***** Provided data *****
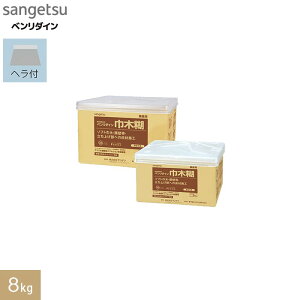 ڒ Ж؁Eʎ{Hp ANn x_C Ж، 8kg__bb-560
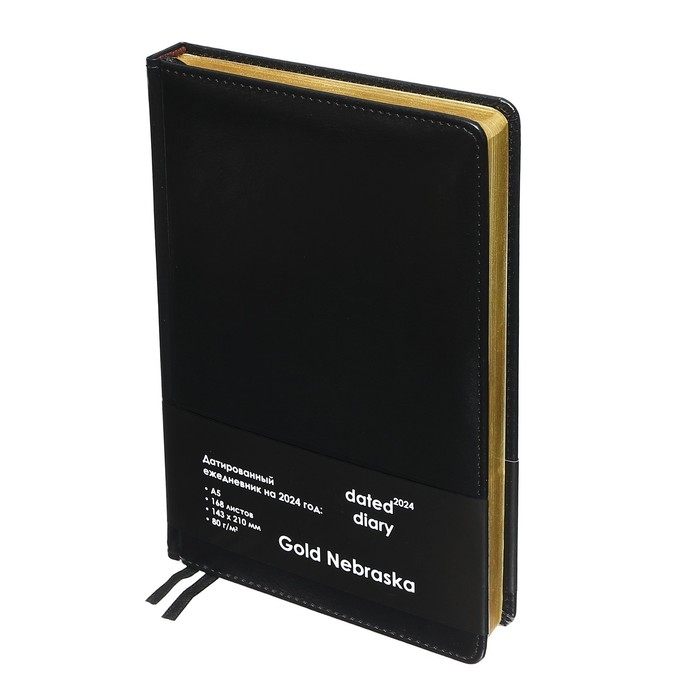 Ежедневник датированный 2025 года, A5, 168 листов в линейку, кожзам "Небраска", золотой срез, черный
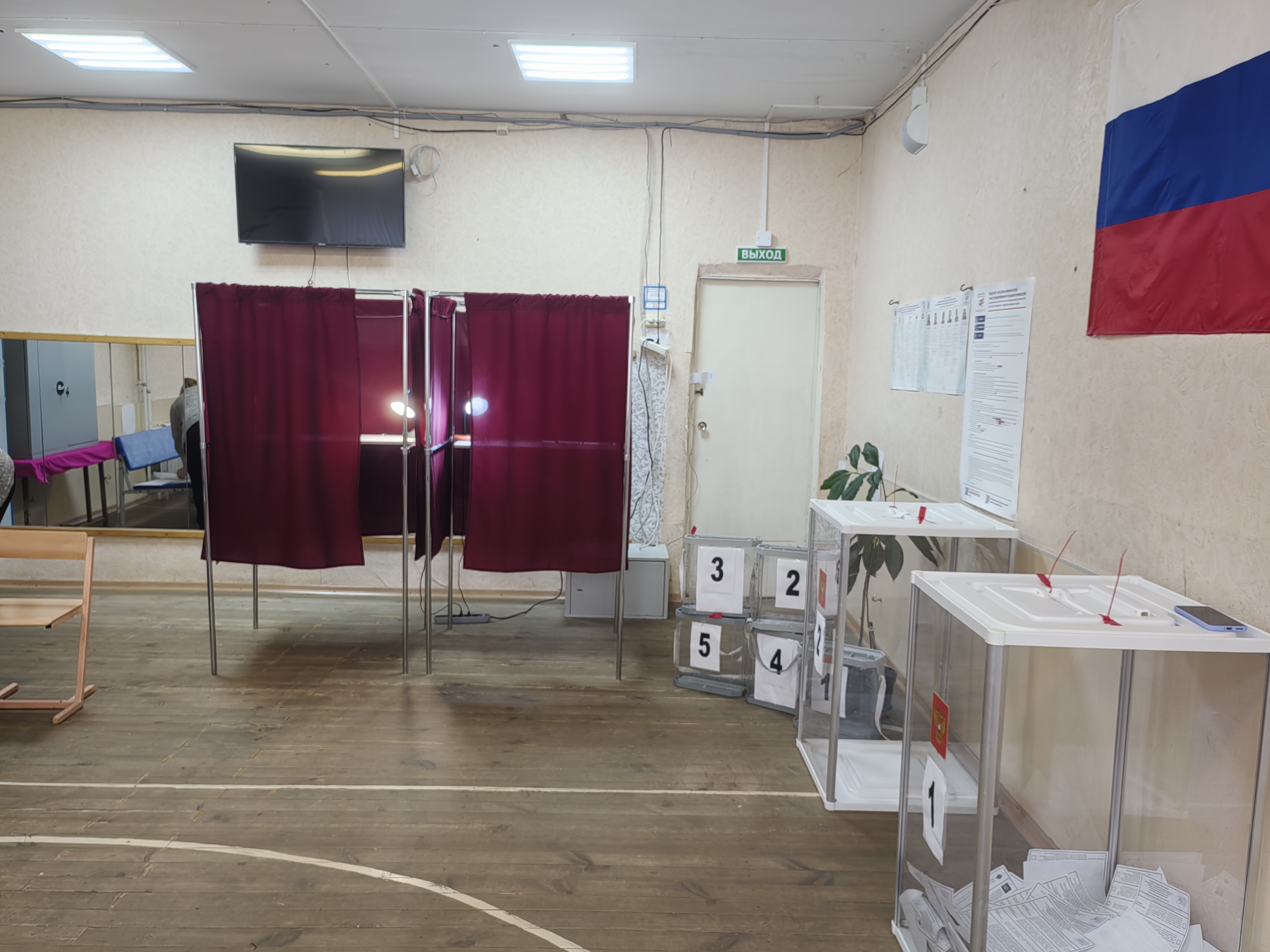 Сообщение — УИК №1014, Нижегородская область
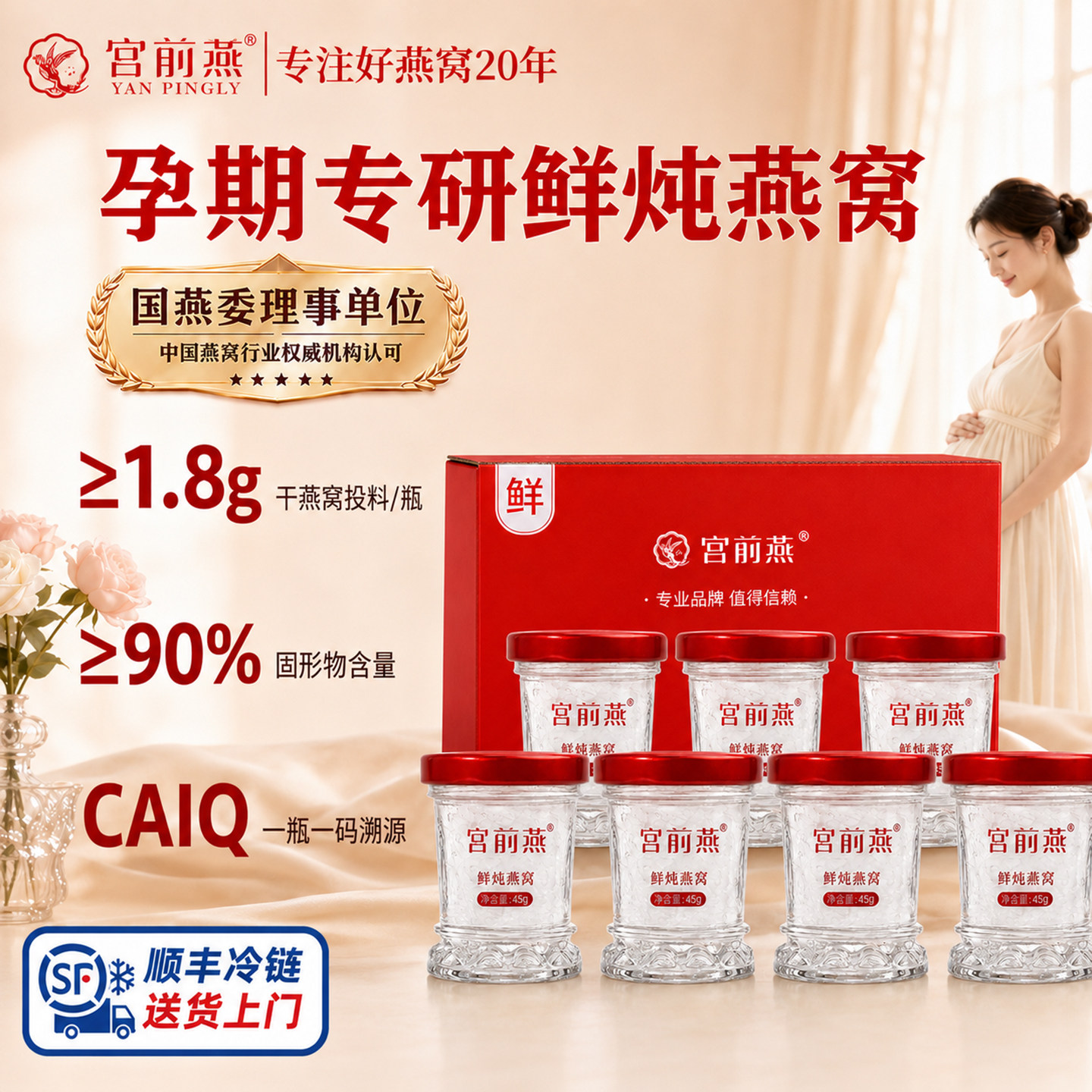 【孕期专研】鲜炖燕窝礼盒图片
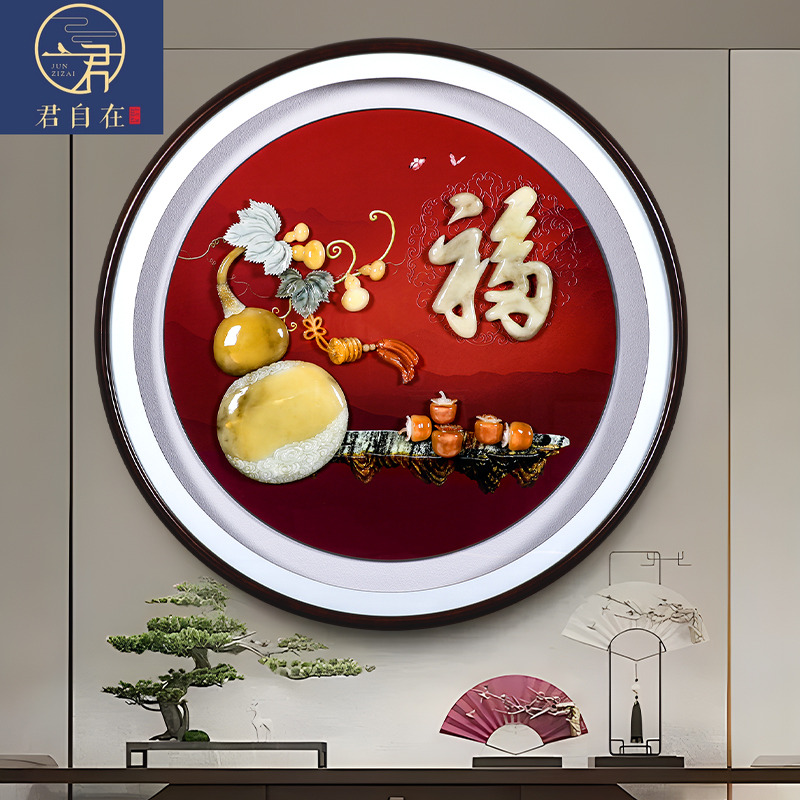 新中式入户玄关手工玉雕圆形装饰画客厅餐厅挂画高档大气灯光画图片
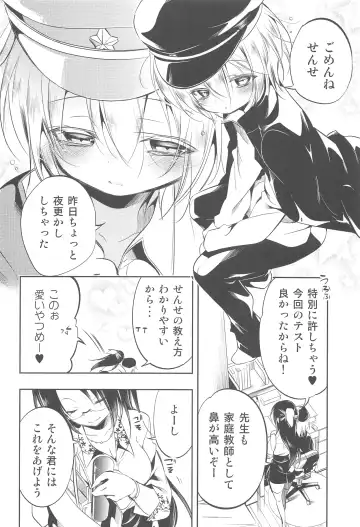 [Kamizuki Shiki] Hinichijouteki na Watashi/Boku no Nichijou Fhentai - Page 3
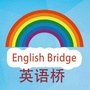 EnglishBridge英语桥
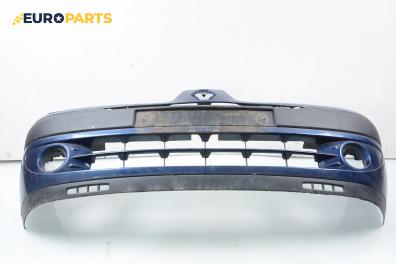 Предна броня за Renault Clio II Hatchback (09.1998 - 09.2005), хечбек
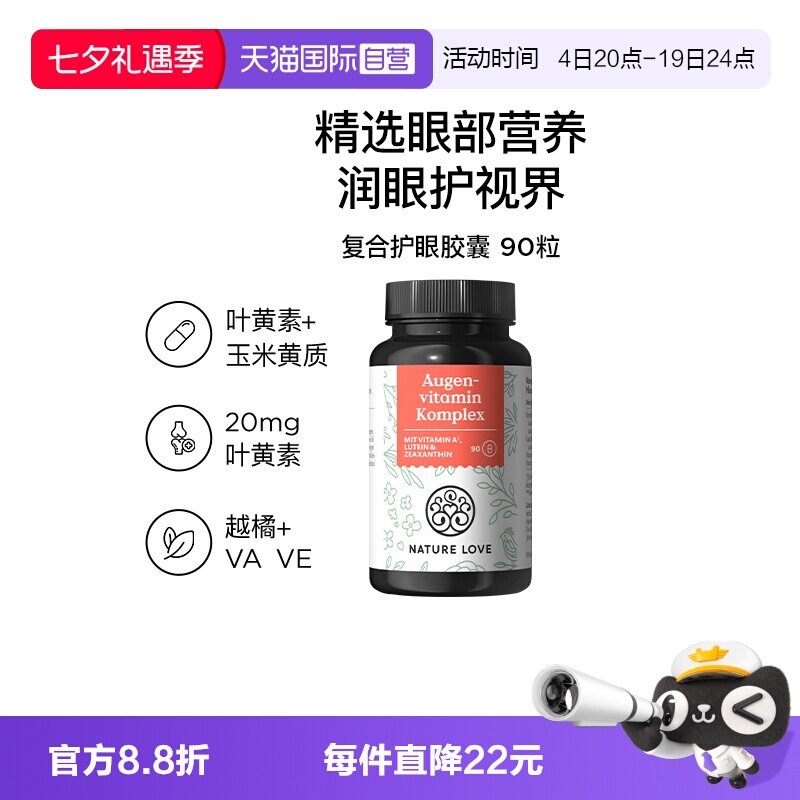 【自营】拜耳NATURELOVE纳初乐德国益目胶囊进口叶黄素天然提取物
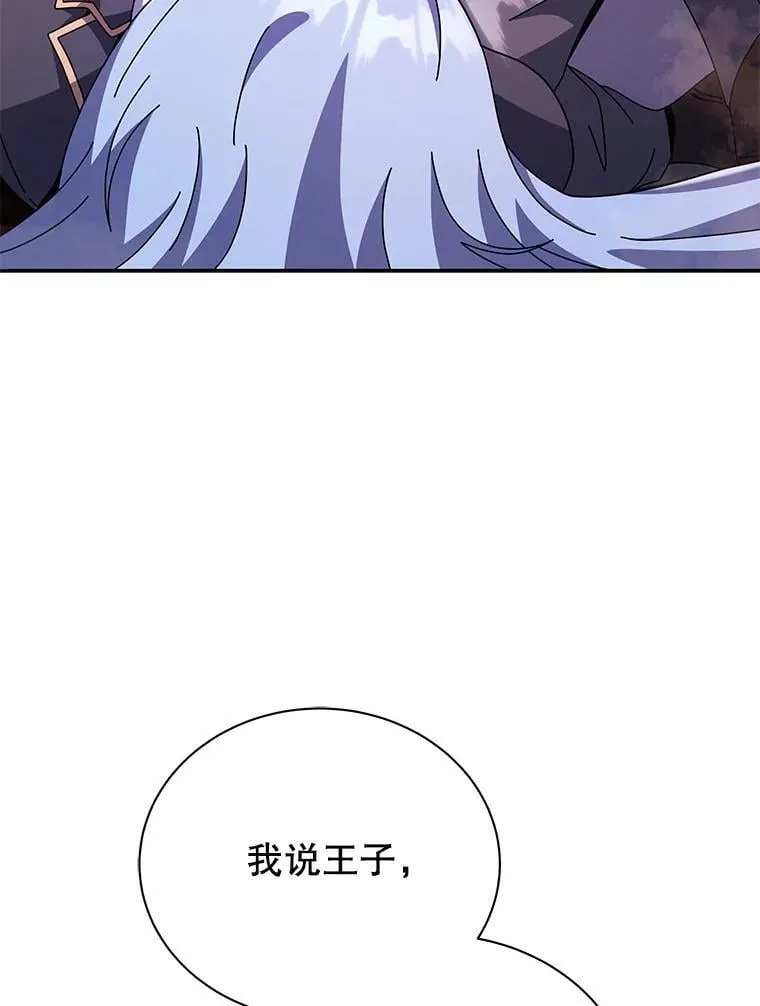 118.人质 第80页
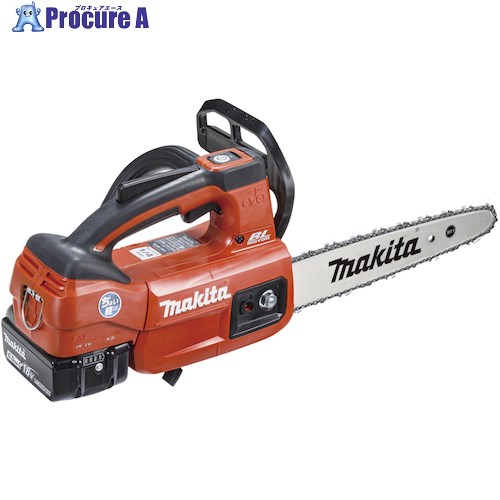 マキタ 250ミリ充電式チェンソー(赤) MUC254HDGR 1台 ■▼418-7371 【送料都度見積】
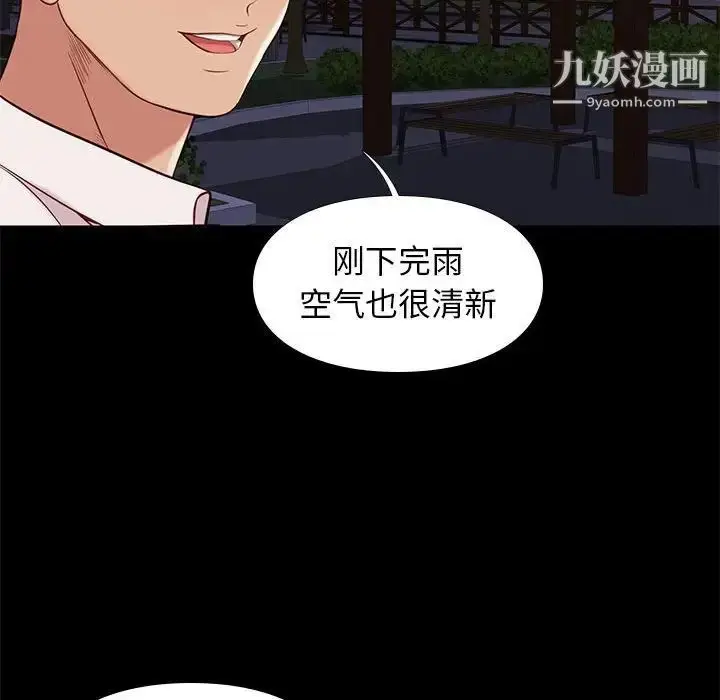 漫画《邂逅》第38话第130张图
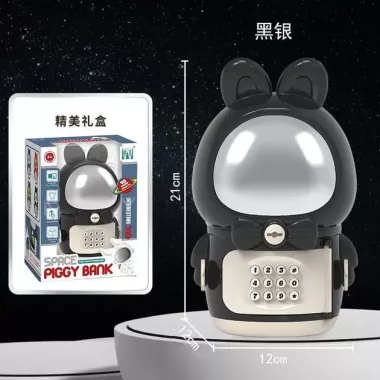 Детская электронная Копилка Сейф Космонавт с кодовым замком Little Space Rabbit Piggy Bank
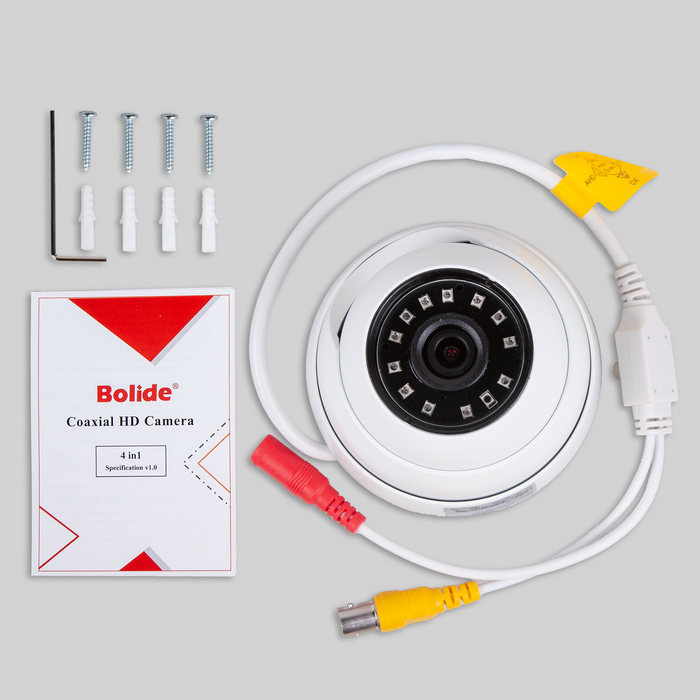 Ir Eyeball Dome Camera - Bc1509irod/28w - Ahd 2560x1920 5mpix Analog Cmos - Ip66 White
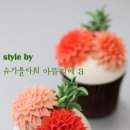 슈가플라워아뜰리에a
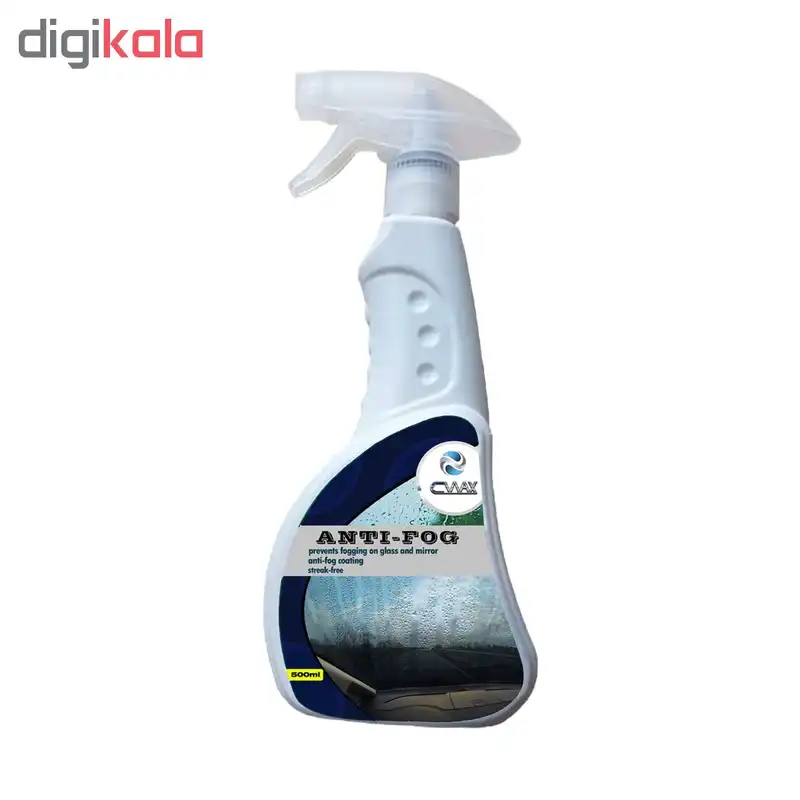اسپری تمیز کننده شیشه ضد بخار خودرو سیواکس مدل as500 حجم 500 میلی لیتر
*****
▸ **Required work**: Copy out every caption in the data above, word for word and in the same order. Leave the pictures out.

▸ **Exercise result**:
 ڒ Ж؁Eʎ{Hp ANn x_C Ж، 8kg__bb-560
 Ежедневник датированный 2025 года, A5, 168 листов в линейку, кожзам "Небраска", золотой срез, черный
 Сообщение — УИК №1014, Нижегородская область
 【孕期专研】鲜炖燕窝礼盒图片
 新中式入户玄关手工玉雕圆形装饰画客厅餐厅挂画高档大气灯光画图片
 [Kamizuki Shiki] Hinichijouteki na Watashi/Boku no Nichijou Fhentai - Page 3
 EnglishBridge英语桥
 Предна броня за Renault Clio II Hatchback (09.1998 - 09.2005), хечбек
 【自营】拜耳NATURELOVE纳初乐德国益目胶囊进口叶黄素天然提取物
 118.人质 第80页
 マキタ 250ミリ充電式チェンソー(赤) MUC254HDGR 1台 ■▼418-7371 【送料都度見積】
 漫画《邂逅》第38话第130张图
 Детская электронная Копилка Сейф Космонавт с кодовым замком Little Space Rabbit Piggy Bank
 Ir Eyeball Dome Camera - Bc1509irod/28w - Ahd 2560x1920 5mpix Analog Cmos - Ip66 White
 슈가플라워아뜰리에a
اسپری تمیز کننده شیشه ضد بخار خودرو سیواکس مدل as500 حجم 500 میلی لیتر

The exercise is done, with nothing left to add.